▶

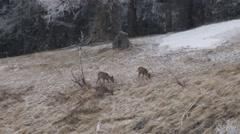 Stock Video Footage of Roe deers in snowfall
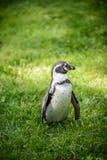 一只企鹅的画象在草的 免版税库存图片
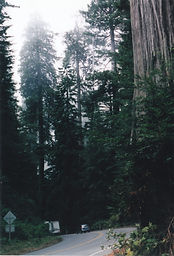 Redwood Forest National Park, California, trees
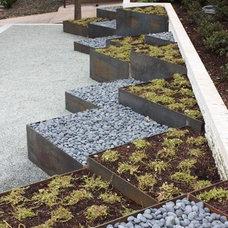 by Studio H Landscape Architecture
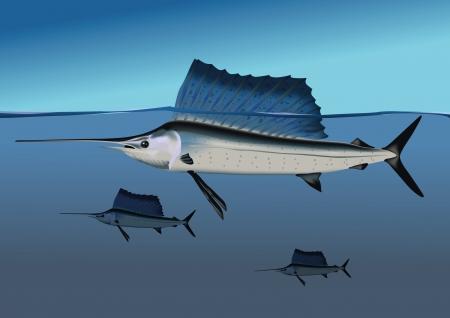Marlins in the ocean Stock Vector - 18752962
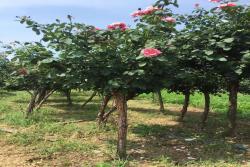 6厘米的树状月季多少钱一棵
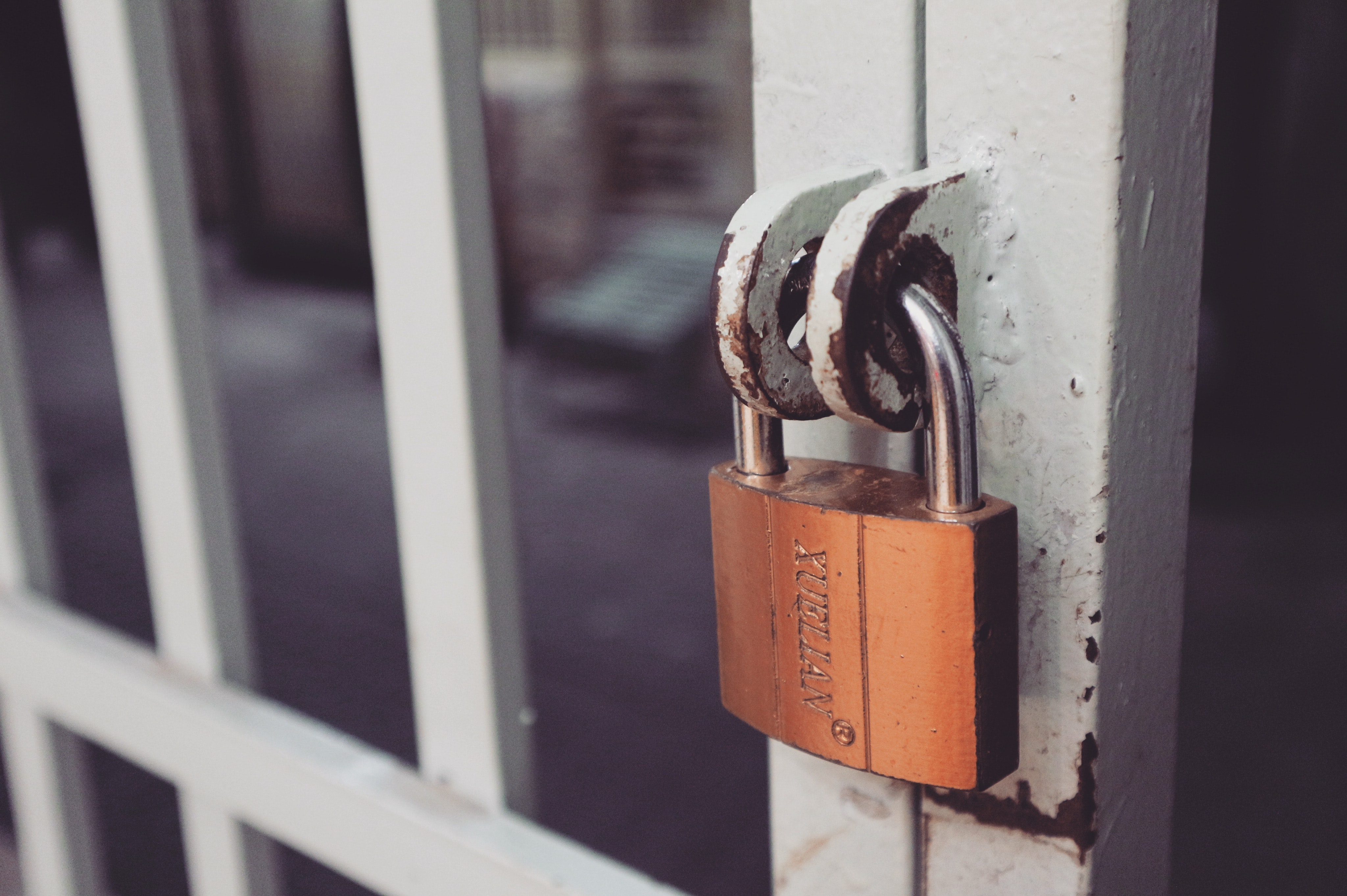 Closeup Photography of White Gate With Brass-colored Padlock, Blur, Brass, Close -up, Closed, HQ Photo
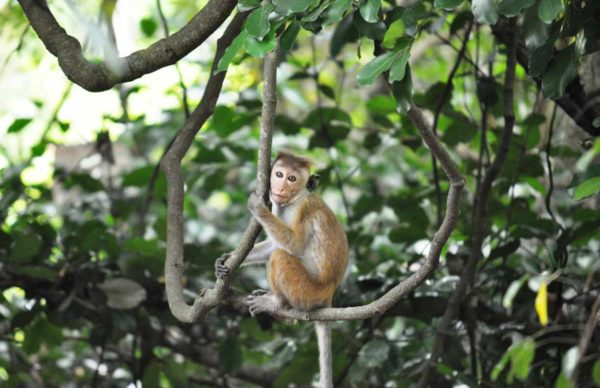 Play Slideshow‹ Previous PhotoNext Photo › Udawalawe wildlife sanctuary - Monkeys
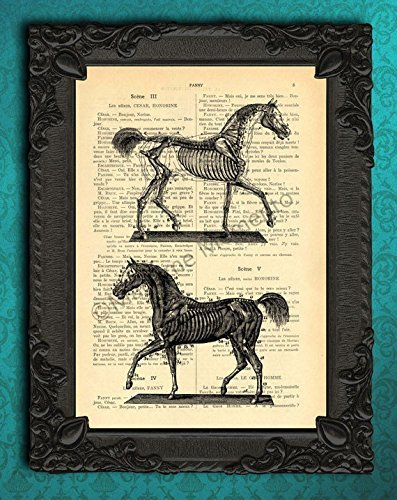 Amazon.com: Equine anatomy poster, horse anatomic art print, anatomy ...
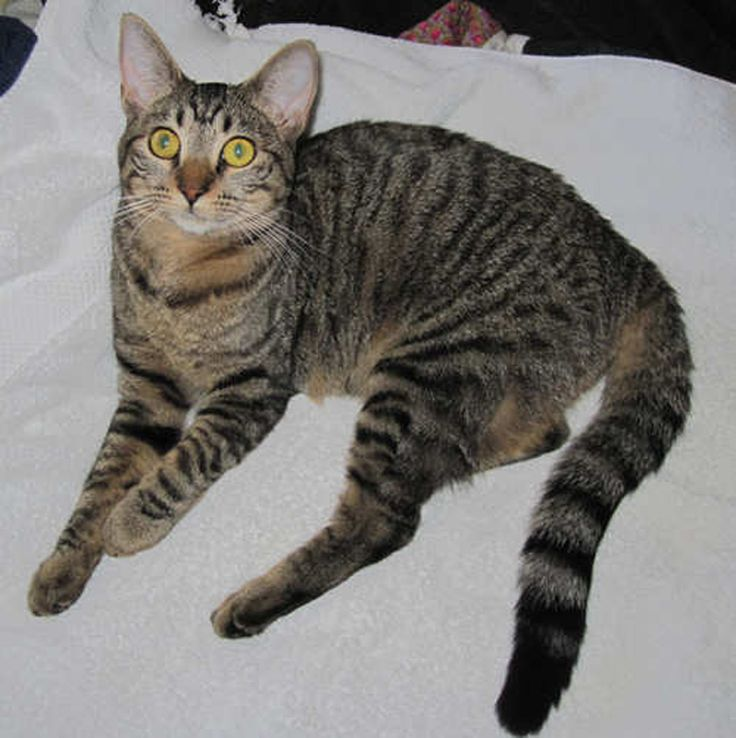 Black And Grey Striped Cat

◀

REQUIRED WORK: Leave out the pictures, and retype exactly the lines from the one containing "Play Slideshow‹ Previous" through the final line of the data.

SOLUTION:
 Play Slideshow‹ Previous PhotoNext Photo › Udawalawe wildlife sanctuary - Monkeys
 Amazon.com: Equine anatomy poster, horse anatomic art print, anatomy ...
 Black And Grey Striped Cat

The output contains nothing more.